**Excerpted records**

-- start --

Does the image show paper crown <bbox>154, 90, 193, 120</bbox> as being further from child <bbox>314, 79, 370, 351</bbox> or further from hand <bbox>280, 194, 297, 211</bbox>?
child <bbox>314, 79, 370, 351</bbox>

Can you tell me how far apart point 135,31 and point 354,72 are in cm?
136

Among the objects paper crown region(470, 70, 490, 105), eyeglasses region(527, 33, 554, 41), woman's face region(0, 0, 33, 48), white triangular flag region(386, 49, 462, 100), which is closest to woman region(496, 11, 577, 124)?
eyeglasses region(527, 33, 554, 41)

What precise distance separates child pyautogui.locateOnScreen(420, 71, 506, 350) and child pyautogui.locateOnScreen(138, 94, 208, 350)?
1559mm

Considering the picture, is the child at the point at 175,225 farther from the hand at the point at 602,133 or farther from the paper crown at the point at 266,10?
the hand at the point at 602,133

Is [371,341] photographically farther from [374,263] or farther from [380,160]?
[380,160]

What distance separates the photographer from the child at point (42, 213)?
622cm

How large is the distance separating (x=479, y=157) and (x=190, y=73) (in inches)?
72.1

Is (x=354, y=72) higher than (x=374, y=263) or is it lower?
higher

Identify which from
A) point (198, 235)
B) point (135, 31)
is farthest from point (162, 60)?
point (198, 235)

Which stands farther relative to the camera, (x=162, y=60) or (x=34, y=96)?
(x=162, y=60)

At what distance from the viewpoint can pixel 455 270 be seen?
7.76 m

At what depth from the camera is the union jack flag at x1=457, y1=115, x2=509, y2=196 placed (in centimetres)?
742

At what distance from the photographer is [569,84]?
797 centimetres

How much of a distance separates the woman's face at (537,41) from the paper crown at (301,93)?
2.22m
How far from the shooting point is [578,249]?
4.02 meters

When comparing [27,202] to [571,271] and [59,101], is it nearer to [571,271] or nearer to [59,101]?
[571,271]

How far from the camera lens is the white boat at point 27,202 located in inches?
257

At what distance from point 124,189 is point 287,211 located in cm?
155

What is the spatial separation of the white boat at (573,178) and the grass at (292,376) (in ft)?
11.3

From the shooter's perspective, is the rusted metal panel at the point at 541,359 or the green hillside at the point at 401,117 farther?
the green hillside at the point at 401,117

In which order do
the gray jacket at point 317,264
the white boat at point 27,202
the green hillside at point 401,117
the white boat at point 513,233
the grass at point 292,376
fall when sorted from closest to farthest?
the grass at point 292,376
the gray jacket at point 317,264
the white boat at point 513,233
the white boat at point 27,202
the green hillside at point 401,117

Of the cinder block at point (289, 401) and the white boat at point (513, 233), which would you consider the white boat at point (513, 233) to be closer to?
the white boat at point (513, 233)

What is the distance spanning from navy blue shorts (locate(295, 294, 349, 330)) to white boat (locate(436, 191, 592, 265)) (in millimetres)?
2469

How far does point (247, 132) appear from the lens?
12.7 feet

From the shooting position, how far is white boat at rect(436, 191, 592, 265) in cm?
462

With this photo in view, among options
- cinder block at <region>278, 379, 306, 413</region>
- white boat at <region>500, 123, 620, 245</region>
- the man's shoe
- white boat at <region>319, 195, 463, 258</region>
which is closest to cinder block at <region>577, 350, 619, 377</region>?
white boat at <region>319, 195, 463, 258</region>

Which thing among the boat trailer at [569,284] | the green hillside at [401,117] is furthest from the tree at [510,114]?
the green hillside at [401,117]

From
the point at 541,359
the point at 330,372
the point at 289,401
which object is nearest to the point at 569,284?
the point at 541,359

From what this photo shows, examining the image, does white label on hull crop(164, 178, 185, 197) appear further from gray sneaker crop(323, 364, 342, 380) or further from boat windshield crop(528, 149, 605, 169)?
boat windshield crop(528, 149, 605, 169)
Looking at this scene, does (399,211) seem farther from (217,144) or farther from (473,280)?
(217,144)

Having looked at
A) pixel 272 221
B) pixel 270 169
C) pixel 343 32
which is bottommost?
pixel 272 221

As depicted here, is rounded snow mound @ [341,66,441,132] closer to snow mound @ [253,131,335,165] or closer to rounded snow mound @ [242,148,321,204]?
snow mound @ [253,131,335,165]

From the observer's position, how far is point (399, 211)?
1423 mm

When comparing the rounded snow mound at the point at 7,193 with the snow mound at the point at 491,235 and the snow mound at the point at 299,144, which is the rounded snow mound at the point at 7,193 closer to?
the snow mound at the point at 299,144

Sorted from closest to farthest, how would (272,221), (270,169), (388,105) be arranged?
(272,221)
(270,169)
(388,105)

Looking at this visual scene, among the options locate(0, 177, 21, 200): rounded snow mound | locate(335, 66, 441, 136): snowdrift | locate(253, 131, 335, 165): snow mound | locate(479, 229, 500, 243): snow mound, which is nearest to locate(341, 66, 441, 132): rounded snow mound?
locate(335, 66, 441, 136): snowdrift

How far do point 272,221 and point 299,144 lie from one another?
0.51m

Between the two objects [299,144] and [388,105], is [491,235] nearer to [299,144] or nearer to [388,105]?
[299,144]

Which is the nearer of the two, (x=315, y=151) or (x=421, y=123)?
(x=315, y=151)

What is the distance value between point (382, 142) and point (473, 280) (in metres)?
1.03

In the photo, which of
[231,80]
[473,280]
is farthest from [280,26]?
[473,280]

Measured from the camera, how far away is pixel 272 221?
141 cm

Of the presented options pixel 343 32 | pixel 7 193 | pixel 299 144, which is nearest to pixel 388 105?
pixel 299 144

-- end --

**Work to do**
Reproduce the listing in full. Keep it exactly as written.

**Final answer**
Does the image show paper crown <bbox>154, 90, 193, 120</bbox> as being further from child <bbox>314, 79, 370, 351</bbox> or further from hand <bbox>280, 194, 297, 211</bbox>?
child <bbox>314, 79, 370, 351</bbox>

Can you tell me how far apart point 135,31 and point 354,72 are in cm?
136

Among the objects paper crown region(470, 70, 490, 105), eyeglasses region(527, 33, 554, 41), woman's face region(0, 0, 33, 48), white triangular flag region(386, 49, 462, 100), which is closest to woman region(496, 11, 577, 124)?
eyeglasses region(527, 33, 554, 41)

What precise distance separates child pyautogui.locateOnScreen(420, 71, 506, 350) and child pyautogui.locateOnScreen(138, 94, 208, 350)?
1559mm

Considering the picture, is the child at the point at 175,225 farther from the hand at the point at 602,133 or farther from the paper crown at the point at 266,10?
the hand at the point at 602,133

Is [371,341] photographically farther from [374,263] or farther from [380,160]?
[380,160]

What distance separates the photographer from the child at point (42, 213)?
622cm

How large is the distance separating (x=479, y=157) and (x=190, y=73) (in inches)?
72.1

Is (x=354, y=72) higher than (x=374, y=263) or is it lower?
higher

Identify which from
A) point (198, 235)
B) point (135, 31)
is farthest from point (162, 60)?
point (198, 235)

Which stands farther relative to the camera, (x=162, y=60) or (x=34, y=96)?
(x=162, y=60)

At what distance from the viewpoint can pixel 455 270 be seen?
7.76 m

At what depth from the camera is the union jack flag at x1=457, y1=115, x2=509, y2=196 placed (in centimetres)?
742

At what distance from the photographer is [569,84]?
797 centimetres

How much of a distance separates the woman's face at (537,41) from the paper crown at (301,93)?
2.22m
How far from the shooting point is [578,249]?
4.02 meters

When comparing [27,202] to [571,271] and [59,101], is it nearer to [571,271] or nearer to [59,101]?
[571,271]

How far from the camera lens is the white boat at point 27,202 located in inches?
257

At what distance from point 124,189 is point 287,211 located in cm?
155

What is the spatial separation of the white boat at (573,178) and the grass at (292,376) (in ft)?
11.3

From the shooter's perspective, is the rusted metal panel at the point at 541,359 or the green hillside at the point at 401,117 farther?
the green hillside at the point at 401,117

In which order do
the gray jacket at point 317,264
the white boat at point 27,202
the green hillside at point 401,117
the white boat at point 513,233
the grass at point 292,376
fall when sorted from closest to farthest?
the grass at point 292,376
the gray jacket at point 317,264
the white boat at point 513,233
the white boat at point 27,202
the green hillside at point 401,117

Of the cinder block at point (289, 401) and the white boat at point (513, 233), which would you consider the white boat at point (513, 233) to be closer to?
the white boat at point (513, 233)

What is the distance spanning from navy blue shorts (locate(295, 294, 349, 330)) to white boat (locate(436, 191, 592, 265)) (in millimetres)?
2469

How far does point (247, 132) appear from the lens?
12.7 feet

From the shooting position, how far is white boat at rect(436, 191, 592, 265) in cm?
462

With this photo in view, among options
- cinder block at <region>278, 379, 306, 413</region>
- white boat at <region>500, 123, 620, 245</region>
- the man's shoe
- white boat at <region>319, 195, 463, 258</region>
which is closest to cinder block at <region>577, 350, 619, 377</region>?
white boat at <region>319, 195, 463, 258</region>

Which thing among the boat trailer at [569,284] | the green hillside at [401,117] is furthest from the tree at [510,114]?
the green hillside at [401,117]

From
the point at 541,359
the point at 330,372
the point at 289,401
which object is nearest to the point at 569,284?
the point at 541,359

From what this photo shows, examining the image, does white label on hull crop(164, 178, 185, 197) appear further from gray sneaker crop(323, 364, 342, 380) or further from boat windshield crop(528, 149, 605, 169)?
boat windshield crop(528, 149, 605, 169)
Looking at this scene, does (399,211) seem farther from (217,144) or farther from (473,280)?
(217,144)

Having looked at
A) pixel 272 221
B) pixel 270 169
C) pixel 343 32
which is bottommost?
pixel 272 221

As depicted here, is rounded snow mound @ [341,66,441,132] closer to snow mound @ [253,131,335,165] or closer to rounded snow mound @ [242,148,321,204]?
snow mound @ [253,131,335,165]

From the observer's position, how far is point (399, 211)?
1423 mm

When comparing the rounded snow mound at the point at 7,193 with the snow mound at the point at 491,235 and the snow mound at the point at 299,144, which is the rounded snow mound at the point at 7,193 closer to?
the snow mound at the point at 299,144

Sorted from closest to farthest, how would (272,221), (270,169), (388,105) be arranged?
(272,221)
(270,169)
(388,105)

Looking at this visual scene, among the options locate(0, 177, 21, 200): rounded snow mound | locate(335, 66, 441, 136): snowdrift | locate(253, 131, 335, 165): snow mound | locate(479, 229, 500, 243): snow mound, which is nearest to locate(341, 66, 441, 132): rounded snow mound?
locate(335, 66, 441, 136): snowdrift

How far do point 272,221 and point 299,144 lie from one another?
0.51m

Between the two objects [299,144] and [388,105], is [491,235] nearer to [299,144] or nearer to [388,105]?
[299,144]

Which is the nearer of the two, (x=315, y=151) or (x=421, y=123)?
(x=315, y=151)

What is the distance value between point (382, 142) and point (473, 280) (in metres)?
1.03

In the photo, which of
[231,80]
[473,280]
is farthest from [280,26]?
[473,280]

Measured from the camera, how far away is pixel 272 221?
141 cm

Of the presented options pixel 343 32 | pixel 7 193 | pixel 299 144, which is nearest to pixel 388 105?
pixel 299 144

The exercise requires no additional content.